Tijdens zijn requisitoir op de zitting van de Krijgsraad woensdag, heeft auditeur-militair Roy Elgin aangegeven dat uit het onderzoek ter terechtzitting niet is gebleken dat er sprake is van enige omstandigheid die de strafbaarheid van de verdachte Desi Bouterse opheft. Bouterse heeft samen met anderen gemeend zich te moeten opstellen als de heersers van leven en dood. "Verdachten hebben zich de hoedanigheid van rechter en beul aangemeten," stelde de openbare aanklager. Vijftien personen werden op 8 december 1982 omgebracht.

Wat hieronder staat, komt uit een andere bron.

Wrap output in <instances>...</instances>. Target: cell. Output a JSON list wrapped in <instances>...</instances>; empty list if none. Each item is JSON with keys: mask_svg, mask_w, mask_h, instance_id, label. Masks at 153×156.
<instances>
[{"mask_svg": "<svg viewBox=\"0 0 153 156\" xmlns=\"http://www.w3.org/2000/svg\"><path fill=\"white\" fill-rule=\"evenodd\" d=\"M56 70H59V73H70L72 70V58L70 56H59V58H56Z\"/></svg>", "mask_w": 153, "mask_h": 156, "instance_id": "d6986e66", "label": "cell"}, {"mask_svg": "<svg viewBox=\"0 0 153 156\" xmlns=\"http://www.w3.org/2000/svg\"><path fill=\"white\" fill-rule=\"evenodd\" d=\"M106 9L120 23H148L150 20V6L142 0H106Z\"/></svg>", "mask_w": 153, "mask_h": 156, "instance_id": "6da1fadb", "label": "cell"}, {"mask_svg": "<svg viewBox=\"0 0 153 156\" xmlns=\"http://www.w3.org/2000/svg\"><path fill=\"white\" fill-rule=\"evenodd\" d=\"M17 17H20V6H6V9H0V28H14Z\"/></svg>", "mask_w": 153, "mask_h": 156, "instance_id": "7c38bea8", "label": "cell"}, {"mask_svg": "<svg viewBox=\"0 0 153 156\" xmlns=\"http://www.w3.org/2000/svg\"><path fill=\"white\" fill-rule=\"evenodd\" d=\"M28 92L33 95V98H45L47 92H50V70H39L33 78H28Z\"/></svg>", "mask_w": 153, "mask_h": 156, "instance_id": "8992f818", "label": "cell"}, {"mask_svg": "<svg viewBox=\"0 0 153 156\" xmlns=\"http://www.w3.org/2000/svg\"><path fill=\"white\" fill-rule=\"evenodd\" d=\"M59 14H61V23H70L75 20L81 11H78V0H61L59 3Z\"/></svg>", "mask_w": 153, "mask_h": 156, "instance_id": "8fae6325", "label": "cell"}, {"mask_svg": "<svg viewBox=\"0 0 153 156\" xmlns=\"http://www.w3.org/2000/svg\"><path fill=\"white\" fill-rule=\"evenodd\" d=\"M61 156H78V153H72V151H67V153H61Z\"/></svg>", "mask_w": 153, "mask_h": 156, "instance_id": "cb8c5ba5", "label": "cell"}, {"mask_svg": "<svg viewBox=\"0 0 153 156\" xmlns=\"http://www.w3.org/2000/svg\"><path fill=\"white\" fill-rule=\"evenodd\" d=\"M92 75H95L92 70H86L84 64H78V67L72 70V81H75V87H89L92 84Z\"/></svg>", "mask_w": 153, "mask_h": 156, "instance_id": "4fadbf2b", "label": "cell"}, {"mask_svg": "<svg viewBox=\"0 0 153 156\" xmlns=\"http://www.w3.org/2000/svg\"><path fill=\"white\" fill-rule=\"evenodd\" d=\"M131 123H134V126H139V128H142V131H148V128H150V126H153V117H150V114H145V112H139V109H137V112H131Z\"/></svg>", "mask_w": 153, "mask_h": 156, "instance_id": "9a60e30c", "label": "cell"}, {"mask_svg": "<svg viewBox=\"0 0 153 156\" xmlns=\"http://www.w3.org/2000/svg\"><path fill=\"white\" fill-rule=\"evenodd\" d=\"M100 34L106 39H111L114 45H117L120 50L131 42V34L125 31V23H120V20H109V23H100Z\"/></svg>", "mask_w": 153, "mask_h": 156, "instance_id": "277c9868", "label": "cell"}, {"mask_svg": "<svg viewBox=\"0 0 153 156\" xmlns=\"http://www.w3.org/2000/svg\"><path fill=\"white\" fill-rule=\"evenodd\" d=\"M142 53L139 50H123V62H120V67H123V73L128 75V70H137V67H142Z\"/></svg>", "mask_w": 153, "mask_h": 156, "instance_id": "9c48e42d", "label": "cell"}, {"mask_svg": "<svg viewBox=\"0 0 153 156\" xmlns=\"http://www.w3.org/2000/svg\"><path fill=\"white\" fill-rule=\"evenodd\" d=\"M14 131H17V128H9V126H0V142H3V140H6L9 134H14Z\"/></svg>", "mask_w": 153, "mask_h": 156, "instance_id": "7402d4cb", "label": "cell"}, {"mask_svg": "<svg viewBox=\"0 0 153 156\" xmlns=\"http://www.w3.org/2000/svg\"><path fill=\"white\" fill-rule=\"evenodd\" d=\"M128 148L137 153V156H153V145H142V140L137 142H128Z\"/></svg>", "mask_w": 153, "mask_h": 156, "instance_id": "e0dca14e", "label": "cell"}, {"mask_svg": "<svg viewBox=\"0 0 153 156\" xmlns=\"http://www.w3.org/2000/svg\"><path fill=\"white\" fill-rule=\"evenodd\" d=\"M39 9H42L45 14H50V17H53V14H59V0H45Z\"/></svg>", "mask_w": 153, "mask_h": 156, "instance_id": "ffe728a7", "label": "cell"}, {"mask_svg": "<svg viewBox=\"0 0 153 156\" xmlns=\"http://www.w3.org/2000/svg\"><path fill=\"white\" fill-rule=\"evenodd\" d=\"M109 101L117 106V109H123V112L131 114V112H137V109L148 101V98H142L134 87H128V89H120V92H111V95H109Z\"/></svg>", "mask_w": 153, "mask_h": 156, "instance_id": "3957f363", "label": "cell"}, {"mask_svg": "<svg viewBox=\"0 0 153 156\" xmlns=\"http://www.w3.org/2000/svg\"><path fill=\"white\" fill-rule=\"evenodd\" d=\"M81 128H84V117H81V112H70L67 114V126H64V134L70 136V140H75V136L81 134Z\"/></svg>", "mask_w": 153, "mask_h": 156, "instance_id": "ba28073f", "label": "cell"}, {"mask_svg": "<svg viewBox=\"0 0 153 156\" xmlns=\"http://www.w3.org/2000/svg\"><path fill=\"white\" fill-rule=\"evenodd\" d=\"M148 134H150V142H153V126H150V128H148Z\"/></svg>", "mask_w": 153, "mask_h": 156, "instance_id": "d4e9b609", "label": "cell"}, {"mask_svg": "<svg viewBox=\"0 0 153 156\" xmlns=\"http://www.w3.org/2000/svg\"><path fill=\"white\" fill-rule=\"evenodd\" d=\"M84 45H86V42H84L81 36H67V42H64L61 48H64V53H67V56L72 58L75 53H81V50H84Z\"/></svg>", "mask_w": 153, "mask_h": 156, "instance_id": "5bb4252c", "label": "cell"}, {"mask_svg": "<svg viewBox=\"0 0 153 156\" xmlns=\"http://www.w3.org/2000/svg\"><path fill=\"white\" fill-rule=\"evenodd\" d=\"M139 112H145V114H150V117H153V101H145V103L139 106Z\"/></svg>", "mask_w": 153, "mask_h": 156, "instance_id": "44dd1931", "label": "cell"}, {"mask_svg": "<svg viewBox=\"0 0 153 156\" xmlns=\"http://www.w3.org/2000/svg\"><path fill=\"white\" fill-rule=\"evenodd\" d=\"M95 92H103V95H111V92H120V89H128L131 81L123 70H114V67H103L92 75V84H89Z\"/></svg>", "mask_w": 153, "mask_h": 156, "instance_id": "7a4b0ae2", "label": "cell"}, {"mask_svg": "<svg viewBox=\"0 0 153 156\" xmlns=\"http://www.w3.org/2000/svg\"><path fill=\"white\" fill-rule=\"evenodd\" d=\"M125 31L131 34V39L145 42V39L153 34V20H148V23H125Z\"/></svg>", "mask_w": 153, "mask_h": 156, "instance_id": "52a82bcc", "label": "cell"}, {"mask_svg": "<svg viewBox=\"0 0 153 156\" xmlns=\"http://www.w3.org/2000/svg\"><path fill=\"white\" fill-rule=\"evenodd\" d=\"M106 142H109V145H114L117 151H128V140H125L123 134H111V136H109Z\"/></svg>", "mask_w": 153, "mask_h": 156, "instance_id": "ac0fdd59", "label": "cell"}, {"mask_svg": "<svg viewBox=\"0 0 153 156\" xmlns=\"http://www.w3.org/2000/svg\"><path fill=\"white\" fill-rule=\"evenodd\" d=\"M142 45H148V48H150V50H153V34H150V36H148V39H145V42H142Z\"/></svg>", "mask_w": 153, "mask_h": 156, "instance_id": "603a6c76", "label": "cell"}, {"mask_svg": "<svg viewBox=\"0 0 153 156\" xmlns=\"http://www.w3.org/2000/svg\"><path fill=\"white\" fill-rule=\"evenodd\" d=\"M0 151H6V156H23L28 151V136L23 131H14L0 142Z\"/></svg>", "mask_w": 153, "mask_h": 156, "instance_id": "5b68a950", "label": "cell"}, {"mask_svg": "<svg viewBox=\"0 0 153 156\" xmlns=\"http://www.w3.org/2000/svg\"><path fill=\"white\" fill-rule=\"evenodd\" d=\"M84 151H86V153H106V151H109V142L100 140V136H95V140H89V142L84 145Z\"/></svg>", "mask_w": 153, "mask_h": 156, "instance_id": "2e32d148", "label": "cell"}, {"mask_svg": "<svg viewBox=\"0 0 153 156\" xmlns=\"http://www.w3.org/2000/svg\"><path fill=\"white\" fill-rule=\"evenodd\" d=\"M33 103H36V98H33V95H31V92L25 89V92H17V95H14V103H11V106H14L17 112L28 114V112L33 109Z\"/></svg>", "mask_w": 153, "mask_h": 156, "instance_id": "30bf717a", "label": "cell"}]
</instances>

De rechtszaal voordat de zitting werd geopend door de president van de Krijgsraad, Cynthia Valstein-Montnor. (Foto: Raoul Lith)
De verdachten hebben zonder enige vorm van proces en met schending van wetten en verdragen op wreedaardige wijze het leven van hun medemens ontnomen. Er is onherstelbare schade aangericht aan de slachtoffers, hun nabestaanden en het Surinaamse volk. Elgin voerde aan dat overtuigend bewijs is geleverd en eiste een onvoorwaardelijke gevangenisstraf voor de duur van twintig jaren.
Volgens Elgin is komen vast te staan dat in naam van het voorkomen dat het wettig gezag omver werd geworpen, de verdachte niet alleen de opdracht heeft gegeven de latere slachtoffers wederrechtelijk van hun vrijheid te beroven, maar dat ook hun bezittingen en of andere eigendommen werden vernield. Nadat deze personen gevangen werden genomen en volkomen weerloos waren, zijn zij vernederd en mishandeld. Vervolgens zijn zij op zeer wrede en laffe wijze van hun leven beroofd. Tussen lijken van eerder doodgeschoten personen moesten zij staan voor een vuurpeloton om genadeloos met kogels te worden doorzeefd. Zij werden zonder enige vorm van proces geëxecuteerd.
De vervolgingsambtenaar stelde op basis van verschillende getuigenverklaringen, dat Bouterse wel lijfelijk aanwezig was toen mensen werden doodgeschoten in Fort Zeelandia. Het bewijs is niet geleverd dat Bouterse persoonlijk de trekker heeft overgehaald.